Sample A came from Trump’s December 21st speech in Grand Rapids, MI (sourced from Mark Liberman), and Sample B was produced by Trump Bot, seeded with the phrase “I will build a” Sample A was not in the training set for the Trump Bot models. I introduced newlines to both speeches at intuitive points in the speeches. Below, I outline a few of the most notable similarities and differences between these two speeches.
Trump Bot’s style is remarkably similar to that of the real speech in many ways. Here are a few examples with supporting excerpts:
|Observation||Example from Sample A||Example from Sample B|
|Phrases are frequently repeated||
|Thoughts are expressed in short clauses||
Similarity of style alone is not difficult to achieve – I could easily generate speeches similar in style to the original transcripts by copying and pasting. What is impressive is that Trump Bot also generates entirely new phrases and sentences: 53% of all consecutive three-word sequences and 79% of all consecutive four-word sequences cannot be found in the training transcripts Trump Bot trained on (see Figure 1 for more details).

• [MATERIAL]
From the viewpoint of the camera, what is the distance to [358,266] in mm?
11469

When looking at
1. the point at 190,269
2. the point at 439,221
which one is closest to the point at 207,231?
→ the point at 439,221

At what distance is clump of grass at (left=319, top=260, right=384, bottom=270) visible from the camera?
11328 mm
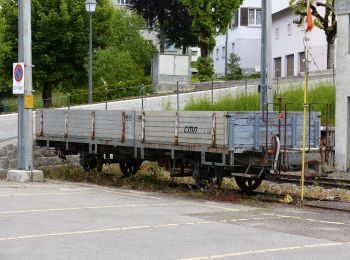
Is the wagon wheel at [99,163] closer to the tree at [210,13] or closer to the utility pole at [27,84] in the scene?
the utility pole at [27,84]

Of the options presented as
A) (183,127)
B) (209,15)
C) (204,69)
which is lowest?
(183,127)

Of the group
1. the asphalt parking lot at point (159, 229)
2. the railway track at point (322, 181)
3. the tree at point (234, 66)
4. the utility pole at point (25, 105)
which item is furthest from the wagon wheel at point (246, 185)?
the tree at point (234, 66)

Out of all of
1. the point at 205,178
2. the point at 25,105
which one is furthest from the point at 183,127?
the point at 25,105

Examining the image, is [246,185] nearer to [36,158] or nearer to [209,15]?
[36,158]

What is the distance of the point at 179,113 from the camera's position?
1677 centimetres

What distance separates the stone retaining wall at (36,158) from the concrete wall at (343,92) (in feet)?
31.7

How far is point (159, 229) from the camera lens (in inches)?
428

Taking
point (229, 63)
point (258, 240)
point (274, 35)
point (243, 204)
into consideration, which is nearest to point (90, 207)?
point (243, 204)

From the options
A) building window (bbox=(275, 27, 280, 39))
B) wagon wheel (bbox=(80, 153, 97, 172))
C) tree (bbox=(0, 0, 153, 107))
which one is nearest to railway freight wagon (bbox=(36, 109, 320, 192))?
wagon wheel (bbox=(80, 153, 97, 172))

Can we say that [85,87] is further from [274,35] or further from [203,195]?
[203,195]

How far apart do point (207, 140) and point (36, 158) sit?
11464 millimetres

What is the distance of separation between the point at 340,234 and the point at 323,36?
41.4m

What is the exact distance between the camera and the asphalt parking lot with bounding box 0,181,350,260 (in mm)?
8938

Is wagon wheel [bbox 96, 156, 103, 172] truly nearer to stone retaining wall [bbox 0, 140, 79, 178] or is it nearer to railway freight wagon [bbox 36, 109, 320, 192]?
railway freight wagon [bbox 36, 109, 320, 192]
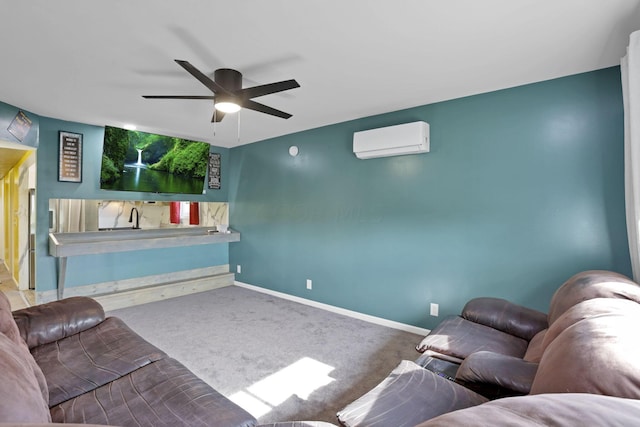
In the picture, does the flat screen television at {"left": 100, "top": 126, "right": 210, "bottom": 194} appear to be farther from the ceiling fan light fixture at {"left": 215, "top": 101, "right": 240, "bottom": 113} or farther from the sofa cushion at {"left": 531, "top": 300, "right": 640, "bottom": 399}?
the sofa cushion at {"left": 531, "top": 300, "right": 640, "bottom": 399}

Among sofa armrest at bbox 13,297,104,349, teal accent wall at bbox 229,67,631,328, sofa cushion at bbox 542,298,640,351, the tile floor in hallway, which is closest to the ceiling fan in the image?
sofa armrest at bbox 13,297,104,349

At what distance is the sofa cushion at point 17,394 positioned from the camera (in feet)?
2.23

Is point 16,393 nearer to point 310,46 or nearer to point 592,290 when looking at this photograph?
point 310,46

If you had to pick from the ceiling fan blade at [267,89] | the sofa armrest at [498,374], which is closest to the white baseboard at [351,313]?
the sofa armrest at [498,374]

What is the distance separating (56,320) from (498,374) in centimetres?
255

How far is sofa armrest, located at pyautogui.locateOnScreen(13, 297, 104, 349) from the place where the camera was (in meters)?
1.82

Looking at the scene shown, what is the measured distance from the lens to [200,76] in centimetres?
196

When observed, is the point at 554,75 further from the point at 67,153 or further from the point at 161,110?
the point at 67,153

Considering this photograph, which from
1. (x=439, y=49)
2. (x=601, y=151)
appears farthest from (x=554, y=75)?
(x=439, y=49)

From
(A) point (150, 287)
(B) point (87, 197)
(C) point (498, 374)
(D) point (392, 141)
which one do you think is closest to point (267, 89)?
(D) point (392, 141)

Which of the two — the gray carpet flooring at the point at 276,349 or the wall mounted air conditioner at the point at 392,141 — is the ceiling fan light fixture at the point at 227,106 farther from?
the gray carpet flooring at the point at 276,349

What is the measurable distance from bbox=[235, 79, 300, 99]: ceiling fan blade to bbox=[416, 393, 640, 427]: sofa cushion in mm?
2021

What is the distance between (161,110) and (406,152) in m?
2.72

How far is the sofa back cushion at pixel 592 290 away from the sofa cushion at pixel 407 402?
80cm
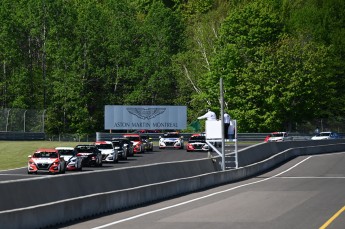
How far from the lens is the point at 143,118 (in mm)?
93125

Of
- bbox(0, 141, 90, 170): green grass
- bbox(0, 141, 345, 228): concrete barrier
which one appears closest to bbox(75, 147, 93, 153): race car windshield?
bbox(0, 141, 90, 170): green grass

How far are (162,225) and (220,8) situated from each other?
10423 centimetres

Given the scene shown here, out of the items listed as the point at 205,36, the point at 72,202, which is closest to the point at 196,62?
the point at 205,36

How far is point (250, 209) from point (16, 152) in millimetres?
46107

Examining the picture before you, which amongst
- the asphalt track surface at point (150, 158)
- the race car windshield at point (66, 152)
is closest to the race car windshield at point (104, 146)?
the asphalt track surface at point (150, 158)

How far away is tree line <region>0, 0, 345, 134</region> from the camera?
102688mm

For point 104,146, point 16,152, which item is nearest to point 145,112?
point 16,152

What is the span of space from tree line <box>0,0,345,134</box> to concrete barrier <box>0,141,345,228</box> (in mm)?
60493

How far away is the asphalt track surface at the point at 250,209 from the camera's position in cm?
2209

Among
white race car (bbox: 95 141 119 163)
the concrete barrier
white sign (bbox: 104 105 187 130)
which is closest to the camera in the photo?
the concrete barrier

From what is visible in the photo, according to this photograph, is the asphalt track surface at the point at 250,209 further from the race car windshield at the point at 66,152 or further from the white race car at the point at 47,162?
the race car windshield at the point at 66,152

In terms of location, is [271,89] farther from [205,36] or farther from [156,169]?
[156,169]

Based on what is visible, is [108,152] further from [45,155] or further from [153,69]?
[153,69]

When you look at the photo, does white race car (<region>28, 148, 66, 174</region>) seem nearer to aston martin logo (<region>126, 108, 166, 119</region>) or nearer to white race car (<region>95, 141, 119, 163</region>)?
white race car (<region>95, 141, 119, 163</region>)
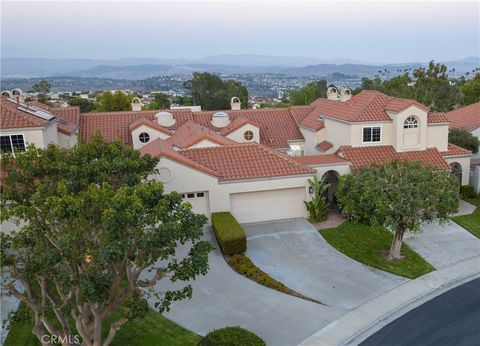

• [STATED GOAL A] According to the Trump Bot text, which speech was Sample A taken from?
• [STATED GOAL B] Retype the part of the Trump Bot text starting at "Trump Bot’s style" and ending at "for more details).".
• [STATED GOAL C] Write what comes next in the Trump Bot text, picking up right after its last sentence.

• [EXERCISE RESULT A] Trump's December 21st speech in Grand Rapids, MI.

• [EXERCISE RESULT B]
Trump Bot’s style is remarkably similar to that of the real speech in many ways. Here are a few examples with supporting excerpts:
|Observation||Example from Sample A||Example from Sample B|
|Phrases are frequently repeated||
|Thoughts are expressed in short clauses||
Similarity of style alone is not difficult to achieve – I could easily generate speeches similar in style to the original transcripts by copying and pasting. What is impressive is that Trump Bot also generates entirely new phrases and sentences: 53% of all consecutive three-word sequences and 79% of all consecutive four-word sequences cannot be found in the training transcripts Trump Bot trained on (see Figure 1 for more details).

• [EXERCISE RESULT C]
Figure 1: Generated sequence novelty
Lastly, Trump Bot more often than not produces content that Trump would undoubtedly support, if he hasn’t done so already. Here are a few examples:
- “I think it’s amazing to say, I’m a conservative.”
- “I’ve gotten a lot of money…”
- “We’re going to build a wall.”
- “…they’re going to pay for the wall.”
- “I want to make sure that’s the best that I’ve ever seen negotiated.”
In spite of these successes, Trump Bot still has a lot to learn. There are a few notable differences between Sample A and Sample B, the largest of which is continuity. Speech A (the real speech) is clearly building towards something throughout, though it’s not necessarily clear what that something is until the third paragraph or so. There are many tangents and asides3, but there is a clear and central point to it all: Trump can bring jobs back to America. Trump Bot, however, doesn’t develop a consistent argument throughout Sample B; instead, it produces a jumbled, rambling speech that, on average, more closely resembles the “typical” Trump speech.
A second difference is that Trump Bot makes English mistakes more frequently than Trump. For example, in Sample B, it mistakenly uses the word no instead of not: “I think it was no beautiful”. Trump’s speech transcripts often contain similar mistakes (though arguably to a lesser extent), which is undoubtedly one of the reasons Trump Bot makes these mistakes – Trump Bot learns solely from these transcripts after all.
The last difference worth noting is that Trump Bot sometimes just gets things backwards. Here are two of the most egregious examples:
- “…I’m not going to win this.”
- “I’m not doing a great job for the vets.”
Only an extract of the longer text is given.